Search code examples
sqloracle-databasejoin

How can I join two tables with condition in the joining variables Oracle Database


I am working in an Oracle Database. Suppose I have the next table (table 1):

contract key1 key2
contract1 abcdefghijklmn NULL
contract2 NULL uhbgnd

And the following table (table 2):

key key_value
abcdefghijklmn 30
1234uhbgnd 4

I want to join both of them by key of table2. As you can see, in table 1 I have the keys separated in two columns.

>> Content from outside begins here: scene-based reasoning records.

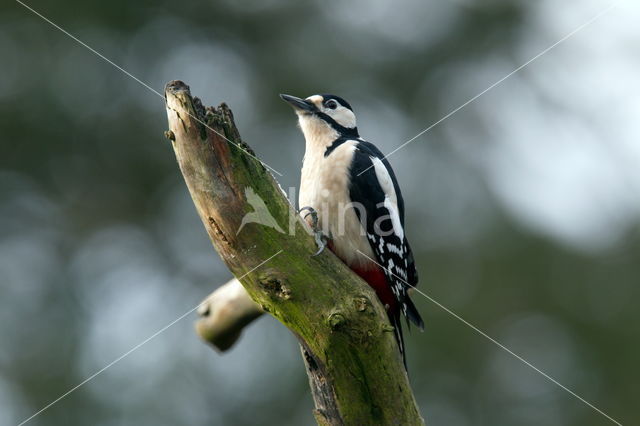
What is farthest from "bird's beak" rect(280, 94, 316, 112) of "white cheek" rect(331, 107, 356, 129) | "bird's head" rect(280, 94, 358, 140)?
"white cheek" rect(331, 107, 356, 129)

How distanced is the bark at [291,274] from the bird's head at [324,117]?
61.7 inches

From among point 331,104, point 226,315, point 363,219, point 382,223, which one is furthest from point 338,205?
point 226,315

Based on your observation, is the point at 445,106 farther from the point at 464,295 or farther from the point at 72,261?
the point at 72,261

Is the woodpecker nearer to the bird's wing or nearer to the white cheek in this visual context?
the bird's wing

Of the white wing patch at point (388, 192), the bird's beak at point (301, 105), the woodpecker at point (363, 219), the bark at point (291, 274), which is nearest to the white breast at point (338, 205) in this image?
the woodpecker at point (363, 219)

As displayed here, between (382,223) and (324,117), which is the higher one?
(324,117)

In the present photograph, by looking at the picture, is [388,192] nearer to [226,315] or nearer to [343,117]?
[343,117]

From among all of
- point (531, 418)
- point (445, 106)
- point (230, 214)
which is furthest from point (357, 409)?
point (445, 106)

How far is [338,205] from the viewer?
13.5ft

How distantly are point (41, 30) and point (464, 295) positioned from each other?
734 cm

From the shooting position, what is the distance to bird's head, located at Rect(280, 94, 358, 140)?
185 inches

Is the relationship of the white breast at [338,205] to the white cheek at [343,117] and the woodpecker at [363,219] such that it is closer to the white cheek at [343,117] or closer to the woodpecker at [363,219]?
the woodpecker at [363,219]

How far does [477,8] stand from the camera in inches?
454

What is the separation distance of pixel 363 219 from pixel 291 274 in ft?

In this case, what I want is to JOIN first by t2.key = t1.key1 and, if Key 1 is NULL, then the JOIN I would like is SUBSTR(t2.key, 5) = t1.key2.

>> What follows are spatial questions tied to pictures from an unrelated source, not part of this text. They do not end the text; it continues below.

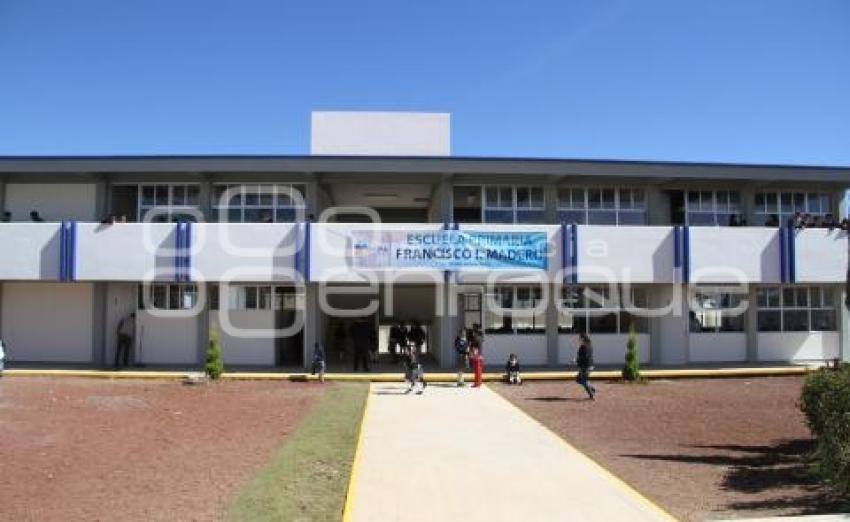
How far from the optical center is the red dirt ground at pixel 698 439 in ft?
28.5

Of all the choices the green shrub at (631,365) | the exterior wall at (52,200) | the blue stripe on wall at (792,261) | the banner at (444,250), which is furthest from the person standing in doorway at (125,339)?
the blue stripe on wall at (792,261)

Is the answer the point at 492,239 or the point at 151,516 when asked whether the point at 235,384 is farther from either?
the point at 151,516

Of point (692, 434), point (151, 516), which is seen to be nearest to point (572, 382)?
point (692, 434)

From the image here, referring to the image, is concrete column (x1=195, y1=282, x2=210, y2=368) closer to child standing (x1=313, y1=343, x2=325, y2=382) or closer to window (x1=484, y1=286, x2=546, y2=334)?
child standing (x1=313, y1=343, x2=325, y2=382)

In my mind, the JOIN would look something like this:

SELECT
    t1.contract,
    t2.key,
    t2.key_value
FROM
    table1 t1
    INNER JOIN table2 t2
    ON CASE 
        WHEN t1.key1 IS NOT NULL THEN t2.key = t1.key1
        ELSE SUBSTR(t2.key, 5) = t1.key2

Thus, the desirable output would be:

contract key value
contract1 abcdefghijklmn 30
contract2 1234uhbgnd 4

However, I cannot make this work. Can you help me?


Solution

  • Any answer involving a CASE/DECODE or set of OR conditions in a join is going to run into performance problems at large data volumes (unless Oracle rewrites the OR as a set of union, called "or-expansion". It cannot ever, however, rewrite a CASE statement).

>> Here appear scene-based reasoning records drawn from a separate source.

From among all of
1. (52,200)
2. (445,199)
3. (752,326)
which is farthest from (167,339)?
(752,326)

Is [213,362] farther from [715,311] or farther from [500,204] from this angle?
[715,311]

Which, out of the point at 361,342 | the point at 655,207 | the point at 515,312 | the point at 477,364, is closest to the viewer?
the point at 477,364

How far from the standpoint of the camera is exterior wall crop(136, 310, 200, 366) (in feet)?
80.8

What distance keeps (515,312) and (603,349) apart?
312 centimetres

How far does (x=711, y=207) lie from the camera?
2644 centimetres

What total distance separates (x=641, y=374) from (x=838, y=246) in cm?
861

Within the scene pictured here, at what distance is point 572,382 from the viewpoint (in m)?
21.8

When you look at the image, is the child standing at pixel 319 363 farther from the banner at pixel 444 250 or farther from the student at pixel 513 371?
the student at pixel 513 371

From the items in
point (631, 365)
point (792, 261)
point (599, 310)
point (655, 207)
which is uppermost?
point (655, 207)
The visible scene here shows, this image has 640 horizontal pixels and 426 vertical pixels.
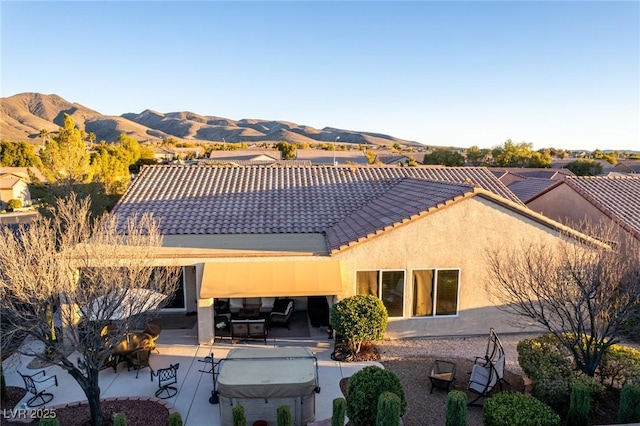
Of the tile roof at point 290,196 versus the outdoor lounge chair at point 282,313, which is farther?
the tile roof at point 290,196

    You are far better off joining twice so each join can be a simple equijoin:

    SELECT
        t1.contract,
        COALESCE(t2a.key,t2b.key) key,
        COALESCE(t2a.key_value,t2b.key_value) key_value
    FROM
        table1 t1
        LEFT OUTER JOIN table2 t2a ON t2a.key = t1.key1
        LEFT OUTER JOIN table2 t2b ON SUBSTR(t2b.key, 5) = t1.key2
    

    This assumes that SUBSTR(t2.key,5) is unique. If it is not, you would want to disable one of these joins to prevent them both from succeeding (as two one-to-many joins will give you a cartesian product). You can use conditional logic to do this, but keep it on the inner table columns only:

    FROM
        table1 t1
        LEFT OUTER JOIN table2 t2a ON t2a.key = DECODE(t1.key2,NULL,t1.key1)
        LEFT OUTER JOIN table2 t2b ON SUBSTR(t2b.key, 5) = DECODE(t1.key1,NULL,t1.key2)
    

    or if both can be non-null, pick one to favor:

    FROM
        table1 t1
        LEFT OUTER JOIN table2 t2a ON t2a.key = t1.key1
        LEFT OUTER JOIN table2 t2b ON SUBSTR(t2b.key, 5) = DECODE(t1.key1,NULL,t1.key2)
    

    These are still straight equijoins. The important thing is that while conditional logic on either one side or the other is acceptable, making the join operator itself (=) conditional or the whole clause conditional or referring to both tables within the same conditional clause or CASE statement creates significant problems for the optimizer. This is of course an issue only for joins; it is not a problem within the SELECT clause.